### TEXTAUSZUG
........

Jahresgedächtnisgottesdienst

Am 31.12.2023, dem ersten Jahrtag des Heimgangs von Papst Benedikt, zelebrierte Prof. Achim Buckenmaier in der Wallfahrtskirche „Mutter mit dem gütigen Herzen“ in Waghäusel eine Heilige Messe, die von Radio Horeb übertragen wurde. Der festliche Gottesdienst, musikalisch gestaltet vom „Ensemble Biblische Lieder“, wurde mitgetragen von der Klostergemeinschaft der „Brüder vom gemeinsamen Leben“ in der unmittelbaren Nach­barschaft. In seiner Predigt zum Fest der Heiligen Familie erinnerte Prof. Buckenmaier besonders an die tiefe Verbundenheit von Papst Benedikt mit dem Heiligen Josef, der die Brücke zu uns heute bildet: „Wie Maria und Josef hat Benedikt XVI. die natürliche Familie als Ort der Glaubensweitergabe gesehen und zugleich geweitet auf die größere, neue Familie Gottes hin, auf die ‚Brüder und Schwestern‘, die Gottes Wort hören und tun.“

Predigt zum Nachhören – Link zum Podcast auf Radio Horeb

Predigt im Wortlaut:

Liebe Schwestern und Brüder,

die Kirche begeht heute ein „Fest der Heiligen Familie“, nicht irgendeiner Familie, auch nicht „der Familie“ im Allgemeinen. Wenn es eine, wenn es die „heilige Familie“ ist, was ist das dann für eine Familie gewesen?

Der Evangelist Lukas ist in seiner Antwort ganz eindeutig und klar. Die „heilige Familie“ ist eine jüdische Familie, nichts anderes. Fünfmal fügt er das Wort Gesetz ein: Was Maria und Josef tun, tun sie „gemäß dem Gesetz“, gemäß der Tora, die Gott durch Mose Israel übergeben hat. Es sind „die Tage der vom Gesetz des Mose
vorgeschriebenen Reinigung“. Sie bringen das Kind Jesus nach Jerusalem „wie im Gesetz des Herrn geschrieben ist“. Sie bringen Opfer dar „wie es das Gesetz des Herrn vorschreibt“. Sie tun „mit ihm, was nach dem Gesetz üblich war“. Und am Ende heißt es, dass sie alles getan haben „was das Gesetz des Herrn vorschreibt“.

........

### AUFLISTUNG

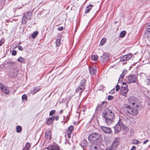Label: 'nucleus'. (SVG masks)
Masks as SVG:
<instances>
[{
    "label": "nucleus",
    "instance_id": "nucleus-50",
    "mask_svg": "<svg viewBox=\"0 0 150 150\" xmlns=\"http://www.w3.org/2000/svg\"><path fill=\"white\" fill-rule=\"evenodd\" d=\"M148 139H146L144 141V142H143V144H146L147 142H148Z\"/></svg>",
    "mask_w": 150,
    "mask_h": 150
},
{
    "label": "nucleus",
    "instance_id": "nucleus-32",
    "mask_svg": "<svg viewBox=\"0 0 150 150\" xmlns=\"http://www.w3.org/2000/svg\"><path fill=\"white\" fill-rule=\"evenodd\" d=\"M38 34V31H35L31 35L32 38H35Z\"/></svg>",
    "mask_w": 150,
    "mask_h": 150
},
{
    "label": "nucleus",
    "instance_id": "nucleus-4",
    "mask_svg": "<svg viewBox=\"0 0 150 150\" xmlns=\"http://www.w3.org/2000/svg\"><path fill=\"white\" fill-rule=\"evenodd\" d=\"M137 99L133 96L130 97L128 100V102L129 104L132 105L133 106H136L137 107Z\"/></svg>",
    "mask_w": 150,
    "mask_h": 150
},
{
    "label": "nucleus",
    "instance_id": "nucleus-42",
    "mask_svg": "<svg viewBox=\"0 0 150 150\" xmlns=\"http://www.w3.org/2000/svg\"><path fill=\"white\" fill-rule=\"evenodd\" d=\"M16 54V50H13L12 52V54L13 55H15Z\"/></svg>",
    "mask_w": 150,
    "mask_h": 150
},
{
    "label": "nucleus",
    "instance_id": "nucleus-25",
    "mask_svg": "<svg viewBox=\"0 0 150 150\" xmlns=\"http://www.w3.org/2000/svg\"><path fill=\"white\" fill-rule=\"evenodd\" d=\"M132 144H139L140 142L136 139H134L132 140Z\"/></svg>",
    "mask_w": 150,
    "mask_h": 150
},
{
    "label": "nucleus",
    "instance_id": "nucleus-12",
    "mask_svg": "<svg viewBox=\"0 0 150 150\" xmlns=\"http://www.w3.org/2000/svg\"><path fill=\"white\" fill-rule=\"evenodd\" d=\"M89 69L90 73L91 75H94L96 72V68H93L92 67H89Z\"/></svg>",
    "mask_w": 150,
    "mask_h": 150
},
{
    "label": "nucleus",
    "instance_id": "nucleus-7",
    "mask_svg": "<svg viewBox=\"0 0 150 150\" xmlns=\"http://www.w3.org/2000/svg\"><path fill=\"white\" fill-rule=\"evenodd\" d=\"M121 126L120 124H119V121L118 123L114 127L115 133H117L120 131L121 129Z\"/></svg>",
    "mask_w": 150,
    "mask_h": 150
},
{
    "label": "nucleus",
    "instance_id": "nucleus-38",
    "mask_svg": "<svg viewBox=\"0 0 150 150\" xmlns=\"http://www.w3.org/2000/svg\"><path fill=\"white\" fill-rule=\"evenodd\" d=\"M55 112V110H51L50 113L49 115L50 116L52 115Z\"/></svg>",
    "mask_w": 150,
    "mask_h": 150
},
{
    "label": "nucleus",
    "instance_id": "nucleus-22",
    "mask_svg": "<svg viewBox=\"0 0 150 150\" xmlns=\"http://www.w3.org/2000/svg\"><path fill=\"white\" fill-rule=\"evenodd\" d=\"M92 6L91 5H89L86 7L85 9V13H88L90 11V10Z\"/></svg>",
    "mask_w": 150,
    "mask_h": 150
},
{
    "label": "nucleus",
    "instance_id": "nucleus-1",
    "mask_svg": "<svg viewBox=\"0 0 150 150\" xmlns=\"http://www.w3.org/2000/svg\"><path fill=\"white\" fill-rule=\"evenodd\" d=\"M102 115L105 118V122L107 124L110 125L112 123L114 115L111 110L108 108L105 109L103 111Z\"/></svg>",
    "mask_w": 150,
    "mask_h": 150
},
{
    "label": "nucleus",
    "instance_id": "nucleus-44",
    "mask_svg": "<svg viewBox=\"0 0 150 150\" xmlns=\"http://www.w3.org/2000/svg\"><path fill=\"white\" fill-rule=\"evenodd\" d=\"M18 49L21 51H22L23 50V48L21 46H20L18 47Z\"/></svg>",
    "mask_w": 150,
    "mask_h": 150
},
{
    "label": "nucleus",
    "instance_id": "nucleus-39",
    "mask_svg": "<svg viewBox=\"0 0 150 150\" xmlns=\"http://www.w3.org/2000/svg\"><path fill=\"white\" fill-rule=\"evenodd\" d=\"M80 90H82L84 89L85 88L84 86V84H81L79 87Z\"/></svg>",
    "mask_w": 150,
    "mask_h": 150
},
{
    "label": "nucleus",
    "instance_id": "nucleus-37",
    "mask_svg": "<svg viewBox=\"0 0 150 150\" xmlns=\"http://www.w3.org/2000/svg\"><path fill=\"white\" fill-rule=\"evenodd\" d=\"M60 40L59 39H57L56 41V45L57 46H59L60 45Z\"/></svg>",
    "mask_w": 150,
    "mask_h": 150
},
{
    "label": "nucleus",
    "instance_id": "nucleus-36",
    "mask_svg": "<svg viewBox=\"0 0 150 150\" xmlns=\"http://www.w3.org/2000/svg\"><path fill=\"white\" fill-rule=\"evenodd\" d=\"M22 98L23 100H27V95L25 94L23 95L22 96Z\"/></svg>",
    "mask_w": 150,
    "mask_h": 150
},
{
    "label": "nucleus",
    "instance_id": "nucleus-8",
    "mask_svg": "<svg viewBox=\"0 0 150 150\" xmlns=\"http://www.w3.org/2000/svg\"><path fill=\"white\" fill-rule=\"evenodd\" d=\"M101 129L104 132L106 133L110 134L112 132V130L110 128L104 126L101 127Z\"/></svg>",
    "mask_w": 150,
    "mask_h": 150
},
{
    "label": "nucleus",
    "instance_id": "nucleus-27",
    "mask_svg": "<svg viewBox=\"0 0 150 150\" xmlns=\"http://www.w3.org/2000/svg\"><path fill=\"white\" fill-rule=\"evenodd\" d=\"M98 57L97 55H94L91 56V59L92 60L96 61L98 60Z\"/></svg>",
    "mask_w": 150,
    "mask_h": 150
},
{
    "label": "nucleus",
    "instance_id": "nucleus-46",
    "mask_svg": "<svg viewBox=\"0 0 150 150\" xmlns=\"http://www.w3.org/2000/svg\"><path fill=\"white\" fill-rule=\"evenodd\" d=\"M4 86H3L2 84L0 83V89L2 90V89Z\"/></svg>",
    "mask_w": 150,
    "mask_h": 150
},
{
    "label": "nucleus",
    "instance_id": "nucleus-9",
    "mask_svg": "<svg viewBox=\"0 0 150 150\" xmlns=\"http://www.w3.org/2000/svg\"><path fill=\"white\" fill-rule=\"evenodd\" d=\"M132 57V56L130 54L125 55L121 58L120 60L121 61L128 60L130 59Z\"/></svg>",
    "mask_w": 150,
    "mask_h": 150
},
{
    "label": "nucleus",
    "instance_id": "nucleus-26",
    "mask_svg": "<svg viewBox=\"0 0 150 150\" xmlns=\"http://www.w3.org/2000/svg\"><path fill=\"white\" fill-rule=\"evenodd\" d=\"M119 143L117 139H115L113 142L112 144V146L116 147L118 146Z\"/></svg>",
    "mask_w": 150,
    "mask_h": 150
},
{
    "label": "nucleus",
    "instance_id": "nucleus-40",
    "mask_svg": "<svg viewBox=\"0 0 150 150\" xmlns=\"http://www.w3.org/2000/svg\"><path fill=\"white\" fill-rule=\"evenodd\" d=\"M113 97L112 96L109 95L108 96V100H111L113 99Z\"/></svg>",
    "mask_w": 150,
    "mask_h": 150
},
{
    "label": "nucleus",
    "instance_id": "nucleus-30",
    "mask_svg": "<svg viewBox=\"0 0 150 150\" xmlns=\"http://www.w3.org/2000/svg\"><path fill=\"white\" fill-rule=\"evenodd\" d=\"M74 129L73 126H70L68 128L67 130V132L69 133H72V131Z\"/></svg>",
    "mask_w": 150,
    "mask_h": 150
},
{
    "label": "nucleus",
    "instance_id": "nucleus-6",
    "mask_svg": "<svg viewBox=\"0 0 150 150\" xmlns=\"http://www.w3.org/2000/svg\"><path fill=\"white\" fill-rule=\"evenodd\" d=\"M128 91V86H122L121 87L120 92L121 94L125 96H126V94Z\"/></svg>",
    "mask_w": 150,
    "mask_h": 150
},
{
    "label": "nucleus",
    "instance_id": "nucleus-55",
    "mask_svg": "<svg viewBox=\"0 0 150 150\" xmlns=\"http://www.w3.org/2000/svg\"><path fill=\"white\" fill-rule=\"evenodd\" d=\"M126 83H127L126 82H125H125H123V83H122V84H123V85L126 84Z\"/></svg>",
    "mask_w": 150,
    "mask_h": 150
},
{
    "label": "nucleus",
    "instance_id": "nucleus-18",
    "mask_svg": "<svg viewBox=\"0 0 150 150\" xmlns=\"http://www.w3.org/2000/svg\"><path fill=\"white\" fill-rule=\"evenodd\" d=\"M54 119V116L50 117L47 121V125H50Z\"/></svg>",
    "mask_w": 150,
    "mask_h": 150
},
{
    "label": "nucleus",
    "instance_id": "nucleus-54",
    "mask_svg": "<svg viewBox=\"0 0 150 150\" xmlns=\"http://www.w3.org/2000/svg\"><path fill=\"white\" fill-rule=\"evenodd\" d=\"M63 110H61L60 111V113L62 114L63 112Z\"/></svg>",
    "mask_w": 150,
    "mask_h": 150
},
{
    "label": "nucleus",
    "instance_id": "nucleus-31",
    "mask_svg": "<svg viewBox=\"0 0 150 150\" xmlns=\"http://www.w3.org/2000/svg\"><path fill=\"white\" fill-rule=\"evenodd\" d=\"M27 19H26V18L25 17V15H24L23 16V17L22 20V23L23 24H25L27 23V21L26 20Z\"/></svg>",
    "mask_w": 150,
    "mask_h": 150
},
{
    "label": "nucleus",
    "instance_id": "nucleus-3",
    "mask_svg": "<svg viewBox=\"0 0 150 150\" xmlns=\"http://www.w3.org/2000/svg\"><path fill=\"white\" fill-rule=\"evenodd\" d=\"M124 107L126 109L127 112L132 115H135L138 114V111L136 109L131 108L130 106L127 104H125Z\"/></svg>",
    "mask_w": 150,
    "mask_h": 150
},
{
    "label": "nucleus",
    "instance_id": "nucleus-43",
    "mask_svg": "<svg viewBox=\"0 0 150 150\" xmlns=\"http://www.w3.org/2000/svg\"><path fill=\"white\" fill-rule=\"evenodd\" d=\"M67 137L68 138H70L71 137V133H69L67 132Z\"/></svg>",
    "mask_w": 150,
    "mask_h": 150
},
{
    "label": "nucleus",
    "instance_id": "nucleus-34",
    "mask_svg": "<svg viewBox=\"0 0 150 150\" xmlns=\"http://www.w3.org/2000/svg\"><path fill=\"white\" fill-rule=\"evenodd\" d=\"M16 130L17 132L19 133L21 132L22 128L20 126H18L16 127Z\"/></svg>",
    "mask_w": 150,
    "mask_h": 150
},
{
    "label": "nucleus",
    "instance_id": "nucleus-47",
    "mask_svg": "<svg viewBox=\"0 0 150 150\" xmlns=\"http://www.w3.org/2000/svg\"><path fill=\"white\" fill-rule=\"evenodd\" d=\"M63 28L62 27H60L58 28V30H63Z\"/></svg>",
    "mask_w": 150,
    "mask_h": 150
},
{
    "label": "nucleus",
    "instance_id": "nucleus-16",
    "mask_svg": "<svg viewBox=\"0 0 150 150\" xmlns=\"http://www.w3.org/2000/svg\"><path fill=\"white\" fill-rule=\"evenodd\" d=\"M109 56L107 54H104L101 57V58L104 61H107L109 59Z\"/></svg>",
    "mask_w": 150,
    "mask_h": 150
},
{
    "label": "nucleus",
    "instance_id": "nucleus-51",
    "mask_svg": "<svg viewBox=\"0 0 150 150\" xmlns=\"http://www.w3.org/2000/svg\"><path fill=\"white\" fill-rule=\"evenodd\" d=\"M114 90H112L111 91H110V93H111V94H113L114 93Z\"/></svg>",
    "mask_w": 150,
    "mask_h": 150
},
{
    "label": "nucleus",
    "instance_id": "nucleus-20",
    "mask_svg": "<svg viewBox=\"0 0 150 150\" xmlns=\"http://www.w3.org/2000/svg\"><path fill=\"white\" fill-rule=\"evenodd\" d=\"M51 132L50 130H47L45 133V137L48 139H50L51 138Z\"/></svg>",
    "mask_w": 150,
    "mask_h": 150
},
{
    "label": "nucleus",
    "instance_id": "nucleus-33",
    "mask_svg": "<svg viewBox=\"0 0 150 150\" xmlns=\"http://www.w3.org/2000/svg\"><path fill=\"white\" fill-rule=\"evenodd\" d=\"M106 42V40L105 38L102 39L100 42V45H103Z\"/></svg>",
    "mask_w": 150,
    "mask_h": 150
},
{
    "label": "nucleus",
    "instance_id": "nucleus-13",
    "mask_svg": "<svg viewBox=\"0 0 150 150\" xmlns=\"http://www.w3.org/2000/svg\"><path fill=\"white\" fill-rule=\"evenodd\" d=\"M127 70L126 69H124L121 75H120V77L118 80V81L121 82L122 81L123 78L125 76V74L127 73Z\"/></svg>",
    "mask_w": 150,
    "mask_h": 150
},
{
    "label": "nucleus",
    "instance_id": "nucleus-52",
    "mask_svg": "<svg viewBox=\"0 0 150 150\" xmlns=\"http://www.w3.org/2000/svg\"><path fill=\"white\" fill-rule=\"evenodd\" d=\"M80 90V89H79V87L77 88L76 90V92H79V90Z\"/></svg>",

........

### ZIEL
Von wem wurde der Gottesdienst laut Textauszug musikalisch gestaltet? Die Datensätze stehen in keinem Zusammenhang mit dem Textauszug.

### RICHTIGE ANTWORT
Vom „Ensemble Biblische Lieder“.